Comments from Stiles: "NO. The evidence is suggestive  but in my opinion not conclusive, in part because the demonstration of "true" parapatry is not wholly convincing. The closest approach shown by specimens of the two putative species seems to be on the order of 100-300 km if I read the paper aright, and a lot could happen in that distance! I think that field work in the possible contact zones would be critical here, with use of vocalizations, morphometrics of specimens and if possible genetic evidence. In the absence of such information, I feel that this split is premature."


Comments from Nores: "NO. Pienso que las diferencias morfológicas no son demasiado importantes como para considerarlas especies diferentes. Aunque esto no aclara demasiado, vale la pena comentar que las dos subespecies se superponen (overlap) en Ucacha (Córdoba, Argentina) (Nores e Yzurieta 1980. Aves de ambientes acuáticos de Córdoba y centro de Argentina. Secr. Agr. Gan. Cba.)."

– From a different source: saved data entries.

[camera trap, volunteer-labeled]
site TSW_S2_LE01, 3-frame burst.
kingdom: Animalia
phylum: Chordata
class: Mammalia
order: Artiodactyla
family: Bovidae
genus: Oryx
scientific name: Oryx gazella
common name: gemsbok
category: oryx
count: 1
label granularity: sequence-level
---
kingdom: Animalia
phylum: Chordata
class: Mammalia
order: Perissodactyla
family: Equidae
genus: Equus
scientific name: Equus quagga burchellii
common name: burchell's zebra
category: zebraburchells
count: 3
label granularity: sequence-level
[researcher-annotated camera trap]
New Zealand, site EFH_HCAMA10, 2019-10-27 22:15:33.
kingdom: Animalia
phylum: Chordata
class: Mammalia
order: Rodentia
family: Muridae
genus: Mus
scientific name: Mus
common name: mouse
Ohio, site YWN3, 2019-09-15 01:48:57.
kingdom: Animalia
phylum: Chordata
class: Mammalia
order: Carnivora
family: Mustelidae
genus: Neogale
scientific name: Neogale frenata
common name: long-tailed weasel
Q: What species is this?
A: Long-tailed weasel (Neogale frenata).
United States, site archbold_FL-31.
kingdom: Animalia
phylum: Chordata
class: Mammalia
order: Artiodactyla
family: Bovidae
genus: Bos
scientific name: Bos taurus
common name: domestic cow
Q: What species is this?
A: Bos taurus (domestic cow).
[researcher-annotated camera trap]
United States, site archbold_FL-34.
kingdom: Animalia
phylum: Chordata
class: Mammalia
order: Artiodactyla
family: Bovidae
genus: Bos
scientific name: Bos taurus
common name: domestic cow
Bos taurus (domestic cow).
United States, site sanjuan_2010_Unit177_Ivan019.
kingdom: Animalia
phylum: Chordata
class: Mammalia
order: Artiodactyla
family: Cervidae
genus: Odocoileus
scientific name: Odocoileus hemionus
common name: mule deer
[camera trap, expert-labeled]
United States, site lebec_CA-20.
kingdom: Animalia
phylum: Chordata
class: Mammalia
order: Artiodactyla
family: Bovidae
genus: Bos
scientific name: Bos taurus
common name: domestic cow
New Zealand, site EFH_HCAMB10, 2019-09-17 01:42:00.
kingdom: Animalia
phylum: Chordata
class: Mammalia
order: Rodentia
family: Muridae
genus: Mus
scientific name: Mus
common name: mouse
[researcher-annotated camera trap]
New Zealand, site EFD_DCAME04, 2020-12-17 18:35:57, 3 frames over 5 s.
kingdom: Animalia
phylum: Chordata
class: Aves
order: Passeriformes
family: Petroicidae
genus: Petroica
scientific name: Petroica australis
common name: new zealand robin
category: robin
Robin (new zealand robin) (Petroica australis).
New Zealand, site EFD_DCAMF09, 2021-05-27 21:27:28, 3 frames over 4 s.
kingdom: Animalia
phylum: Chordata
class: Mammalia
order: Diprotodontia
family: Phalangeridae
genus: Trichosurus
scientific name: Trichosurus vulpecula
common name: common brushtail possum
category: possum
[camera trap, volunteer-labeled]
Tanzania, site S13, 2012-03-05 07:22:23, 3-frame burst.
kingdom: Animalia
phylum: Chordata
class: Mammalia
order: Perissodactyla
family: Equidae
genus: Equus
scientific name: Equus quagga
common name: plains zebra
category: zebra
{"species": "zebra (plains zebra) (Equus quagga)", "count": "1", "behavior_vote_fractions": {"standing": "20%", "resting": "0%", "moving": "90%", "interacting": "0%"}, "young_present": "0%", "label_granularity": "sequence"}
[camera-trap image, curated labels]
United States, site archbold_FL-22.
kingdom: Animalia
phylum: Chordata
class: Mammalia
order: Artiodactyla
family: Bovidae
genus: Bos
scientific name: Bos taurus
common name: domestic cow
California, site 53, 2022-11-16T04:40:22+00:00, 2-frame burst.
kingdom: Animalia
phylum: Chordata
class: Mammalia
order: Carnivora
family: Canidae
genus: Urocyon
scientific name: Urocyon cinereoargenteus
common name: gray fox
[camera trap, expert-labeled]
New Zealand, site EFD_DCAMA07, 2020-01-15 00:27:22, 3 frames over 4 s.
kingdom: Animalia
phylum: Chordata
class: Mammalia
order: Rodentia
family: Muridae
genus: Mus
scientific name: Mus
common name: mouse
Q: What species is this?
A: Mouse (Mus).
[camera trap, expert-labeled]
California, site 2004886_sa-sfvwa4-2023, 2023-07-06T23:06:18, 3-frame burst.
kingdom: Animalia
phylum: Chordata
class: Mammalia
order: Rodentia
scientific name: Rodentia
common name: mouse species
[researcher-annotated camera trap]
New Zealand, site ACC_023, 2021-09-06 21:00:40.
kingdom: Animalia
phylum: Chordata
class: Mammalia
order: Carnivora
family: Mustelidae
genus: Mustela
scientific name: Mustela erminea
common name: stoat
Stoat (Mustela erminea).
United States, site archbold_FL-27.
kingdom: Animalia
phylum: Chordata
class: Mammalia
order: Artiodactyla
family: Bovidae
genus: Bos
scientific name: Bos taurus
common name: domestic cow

Comments from Jaramillo: "YES. I am convinced by Floyd's data that there is little or no intergradation between these two forms. Having a good deal of experience with the two groups, I have always thought they were rather different beasts and had in my mind that it was likely that two species were involved. Apart from the bill and plumage differences, the voices of the two do differ, although I don't know how useful that is in an oscine such as this. Furthermore, the habitats they take are quite different. Both are in open areas, but platensis is found in marsh, marsh edge, Pampas Grass thickets and other grass/reed dominated habitats. The olivascens group takes drier habitats, sometimes with Pampas Grass and open grassy areas but practically always with a dense shrub component.  One point I would like to make is that it disturbs me somewhat that what I am hearing from members is that molecular or voice data is now a 'must' for convincing that a split is warranted. Floyd's analysis is a traditional one, I hope that is not the problem. I can see concerns about needing more information from the potential area of contact and so forth, but that is an entirely different issue than suggesting that having voice and molecular data is some kind of a requirement for work like this to have weight. I would like to ask what voice data would really do in a situation such as this one where you have two allopatric oscine taxa, that have diverged enough to show structural and plumage differences. Wouldn't you just expect voice to differ in this situation? What would it be telling you that the data that Floyd has put forth not tell you? It is a very different situation than dealing with suboscines and various non Passerines, where we have good evidence that voice is hard-wired."